Yeah, I’d imagine if anyone had held me against my will, I’d remember their faces too. Which begs the question—
“How’d they keep you there?” I ask him. “If you have inh...inherenant—” I cough over my slurred attempt at pronouncing the word. “If you’ve got natural magic and they don’t. How could they keep you there?”
Aster’s face pinches, and Reva glares at me like that was an offensive question to ask, but I ignore her. “What? He has to be a witch, right? It’s a fair question.”
It’s not that I don’t trust either of them.
.. but I wouldn’t say I do trust them either.
They could have persuaded their way onboard, and we have no proof that this woman really is Kit’s mate, or that she knows him at all.
And sure, Cap says he spoke to her via Kit’s scrying glass the other day, but who’s to say he remembers what she looked like.
It’s not as if Finch is all that observant around people, especially when he’s been so distracted recently.
“The sorceress is the one who drew us all in,” Aster says, as Reva translates with a fierce scowl etched on her face.

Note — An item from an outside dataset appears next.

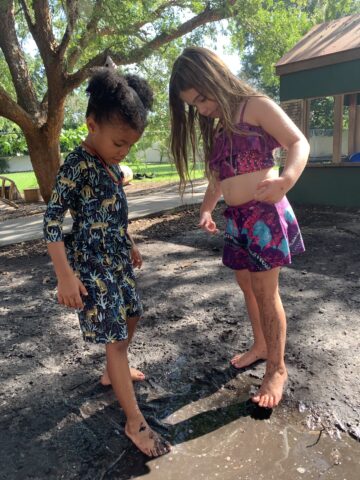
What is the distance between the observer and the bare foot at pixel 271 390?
2043 mm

Something twists in my chest at her expression, something a little too close to me enjoying her looking at me like that. I shift in my seat, willing my cock to remain disinterested. But he’s a needy little fuck who loves any sort of attention, and he particularly loves being told off.

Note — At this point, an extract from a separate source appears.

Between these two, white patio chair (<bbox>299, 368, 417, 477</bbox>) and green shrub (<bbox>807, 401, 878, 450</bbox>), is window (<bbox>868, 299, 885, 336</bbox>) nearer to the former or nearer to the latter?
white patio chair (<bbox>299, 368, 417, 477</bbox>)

“She was good at persuading people. Being what people want to see and hear. By the time I realised she wasn’t what I thought, it was too late.”
“I wonder what Kit saw, then,” I reply thoughtfully. “A damsel in distress maybe, he seems to love those.”
That earns me a glare from both Torin and Aster, while Reva just snorts down at her lap.
Not the reaction I was hoping for, but oh well.
“I doubt he had a choice over coming with her,” Aster says. “If she had enough magic stored up, I think she could make anyone do anything.”
“Right. So it’s agreed,” Finch says. “Jack, you’ll contact your family first thing tomorrow. Tell them we’ll meet them in Mistlemarch in two days' time.”
I squeeze my eyes shut again and then give a single nod. Captain Finch doesn’t make many decrees of his crew, and even fewer with me or Tor. But with this, I can tell I’m not going to persuade him to take a different course of action.
And even with my brain being pickled right now, I have to admit Reva’s suggestion is a good one.
We have no idea where Kit or this sorceress might be, so we need to try to find out who she is and speak to her ex-partners.
There aren’t many people who hold a grudge like sorcerers.
They’re also a bunch of nasty gossips, obsessed with family lines.
I should know, I used to be one of them.
So, I’ll suck up my reservations and give my dear old mum a call on the scrying glass tomorrow. And then we can head back to Mistlemarch, my hometown, to mingle with the snakes.
I stumble out the door on dead feet. If I need to speak to my mother, I’m going to need a cold wash and a vat of coffee.
What’s that phrase? Oh yeah, out of the fireplace, into the... pit of vipers.